But maybe I am off my rocker. Do I need to just accept that 'biggest number wins', and realize that I need to do whatever is necessary to inflate my number of followers/readers/friends in order to appear more 'credible'?

What do you think? How would you feel if someone that you viewed as a 'social media expert' had 'bought' half of their 50,000 Twitter followers? Would you be outraged, or would you think they were making smart use of the existing business environment? Is this just another sign that Twitter is all just a 'numbers game'?


Keith Stoeckeler said...

It's because it's still fresh and new and still in the "quantity over quality" phase.

Think about Myspace. It was a battle to get the most friends, that's where the software bots came in to get you more friends. Then the really good bots came to get you more friends based on targeting so you knew you were communicating to people who you had like interests with. To monetize your investment in the bot.

Twitter is still in that phase where people still think it's a race to how many people you can build, not the quality of the people you have.

It's a normal tendency that just takes time to restructure or dismiss. Fact is, the first two the most is always noticed: Ashton Kutcher.

ABC Dragoo said...

Can I tell you what Mack?

Even in businesses outside of social media, similar shenanigans are taking place.

In the wedding industry, it's the high school "I want to be the most popular girl" effect. They desire to be seen as influential. What happens, you ask?

They build a steady stream of followers by following everyone back and then one night, when no one is looking they go through and un-follow everyone but their very best buddies. It makes them seem as though they are influential, but meanwhile they really are not.

In my opinion, it is not good behavior to lie to your new followers that way. They'll arrive thinking you're influential when in all actuality you tweet about moronic things like the fact that you're eating Doritos for breakfast.

I always side with the idea that one should be interesting, and respond to those who interact with me. In the long run, you build a much more authentic audience than if you purchase your followers or do something as deceptive as these wedding planner ladies are doing.


Unknown said...

Don't buy your friends. I agree. There must some marketing logic, but that is not the point of being a real person phone. It smacks of cheating like steroids in baseball. Yes, you are still a pro player but your image is tarnished.


Sue Anne said...

A couple of things to think about:
a) They might be testing things exactly in the same way you were thinking about testing things.
b) I know at least one of these sites who has "faked" ads from prominent twitter users to get more people to think "well they are doing it, why shouldn't I" and buy the ad space.

Jason Arican said...

Hey Mack-

I guess I'm looking at this differently.

Getting more followers in this manner seems like it's just a good way to get more reach for business purposes: getting site traffic, spreading a your message to get more consulting gigs, etc.

If we stop with the fact that someone is "buying followers" to beef up a follower count, sure it seems a little nefarious.

But to me, it just represents buying a means to an end (more business).

So then it just becomes paid advertising, right?


Tammy Young said...

Buying followers is a bad idea. People who understand Twitter don't look at follower count; they look at the quality of content you provide and how you're interacting with however many followers you do have. If you're pushing 50k, you aren't even interacting with 1%. You're 'talking at' them, not to them or with them. At that point, you're most likely just another talking head (with a few notable exceptions).

TASK OBJECTIVE
Write the next part of the discussion about buying Twitter followers, starting right after its final sentence. The entries that follow come from a separate source unrelated to the discussion about buying Twitter followers.

DATASET CONTENT
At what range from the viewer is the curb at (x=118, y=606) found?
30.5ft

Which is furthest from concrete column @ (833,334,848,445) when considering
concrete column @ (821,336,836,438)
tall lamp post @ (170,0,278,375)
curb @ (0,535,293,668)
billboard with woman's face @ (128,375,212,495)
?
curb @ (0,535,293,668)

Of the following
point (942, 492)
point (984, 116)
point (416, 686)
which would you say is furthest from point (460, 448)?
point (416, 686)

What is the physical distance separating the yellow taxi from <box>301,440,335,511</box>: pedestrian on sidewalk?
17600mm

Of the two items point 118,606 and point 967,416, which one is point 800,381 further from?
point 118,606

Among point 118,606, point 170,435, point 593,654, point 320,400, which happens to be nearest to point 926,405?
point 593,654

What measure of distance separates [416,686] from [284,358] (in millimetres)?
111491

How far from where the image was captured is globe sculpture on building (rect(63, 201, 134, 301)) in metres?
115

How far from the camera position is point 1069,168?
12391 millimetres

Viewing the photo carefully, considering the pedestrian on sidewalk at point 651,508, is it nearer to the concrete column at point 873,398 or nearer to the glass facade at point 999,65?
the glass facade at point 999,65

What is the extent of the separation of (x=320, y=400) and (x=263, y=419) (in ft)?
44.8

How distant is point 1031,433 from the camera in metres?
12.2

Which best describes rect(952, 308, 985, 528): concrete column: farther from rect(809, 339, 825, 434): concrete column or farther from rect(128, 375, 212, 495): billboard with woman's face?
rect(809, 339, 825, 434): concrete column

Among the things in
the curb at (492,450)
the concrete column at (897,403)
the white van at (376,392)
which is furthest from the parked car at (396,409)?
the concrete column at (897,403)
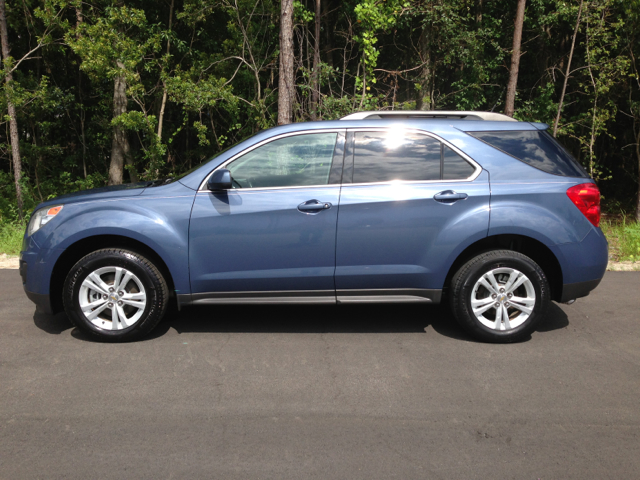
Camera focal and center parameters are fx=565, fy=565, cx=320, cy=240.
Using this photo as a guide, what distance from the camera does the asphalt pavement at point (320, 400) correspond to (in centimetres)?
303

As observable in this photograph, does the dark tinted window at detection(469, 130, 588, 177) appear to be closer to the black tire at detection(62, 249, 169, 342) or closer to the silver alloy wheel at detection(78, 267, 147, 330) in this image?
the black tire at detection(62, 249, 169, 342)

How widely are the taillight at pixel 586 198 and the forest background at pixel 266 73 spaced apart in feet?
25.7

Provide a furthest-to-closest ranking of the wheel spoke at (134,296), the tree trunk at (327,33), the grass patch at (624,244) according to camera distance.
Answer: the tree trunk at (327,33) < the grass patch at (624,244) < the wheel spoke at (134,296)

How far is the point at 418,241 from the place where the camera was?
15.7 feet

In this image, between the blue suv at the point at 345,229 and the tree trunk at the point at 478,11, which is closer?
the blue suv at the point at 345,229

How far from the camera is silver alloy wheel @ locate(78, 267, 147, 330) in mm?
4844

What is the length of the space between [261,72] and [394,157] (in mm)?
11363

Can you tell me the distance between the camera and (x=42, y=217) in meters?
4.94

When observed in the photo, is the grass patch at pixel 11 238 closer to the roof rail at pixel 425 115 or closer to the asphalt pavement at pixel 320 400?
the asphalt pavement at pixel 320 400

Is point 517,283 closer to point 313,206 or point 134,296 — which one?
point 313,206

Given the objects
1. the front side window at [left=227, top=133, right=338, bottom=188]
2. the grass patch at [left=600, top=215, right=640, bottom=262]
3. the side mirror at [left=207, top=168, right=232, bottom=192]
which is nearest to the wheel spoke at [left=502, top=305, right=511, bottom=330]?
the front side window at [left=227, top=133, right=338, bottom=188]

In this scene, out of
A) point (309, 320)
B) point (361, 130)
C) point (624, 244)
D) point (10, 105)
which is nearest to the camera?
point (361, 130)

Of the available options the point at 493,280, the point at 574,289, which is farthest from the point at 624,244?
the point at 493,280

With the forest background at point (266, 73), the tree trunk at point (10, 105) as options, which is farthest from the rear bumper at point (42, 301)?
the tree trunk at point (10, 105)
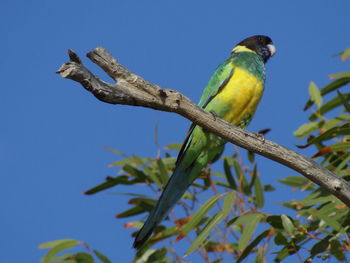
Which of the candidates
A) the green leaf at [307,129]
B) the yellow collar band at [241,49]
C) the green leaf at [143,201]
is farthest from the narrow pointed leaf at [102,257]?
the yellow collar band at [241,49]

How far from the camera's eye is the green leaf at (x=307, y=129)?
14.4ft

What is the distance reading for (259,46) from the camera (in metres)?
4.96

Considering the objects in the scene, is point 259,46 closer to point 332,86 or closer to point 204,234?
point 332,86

EXERCISE RESPONSE
Plus, all honestly and ethics aside, anyone can look at your follower count over time using the available tools and a huge jump is going to stick out like a sore thumb. If you haven't got your reputation, what do you have?

Mack Collier said...

Guys thanks for the comments. BTW I really miss nested comments that I have on my other Wordpress blog at

I think ultimately there are two issues to consider:

1 - Your reputation
2 - Who you are trying to reach

First for reputation, if you're attempting to market yourself in a way that contradicts your teachings, that can harm your reputation. But, with who? The people 'in this space', or potential clients? I think it's more of the former.

And that leads to the second point, on who you are trying to reach. And Jason hit on this, but if the ultimate goal is to reach more people, shouldn't a bigger number help you reach this goal? Granted, if you are simply 'padding' numbers then you might not be connecting with people that can help you anyway, but still.

I have always wrestled with the issue of managing my Twitter network. I know that of the 20K people that follow me, I am lucky if only 1% are actually 'fans' and people that WANT to engage with me. But at the same time, I know of event organizers, for example, that pick speakers based on how many Twitter or Facebook followers or blog readers they have.

So in some ways, inflating the numbers has real benefits.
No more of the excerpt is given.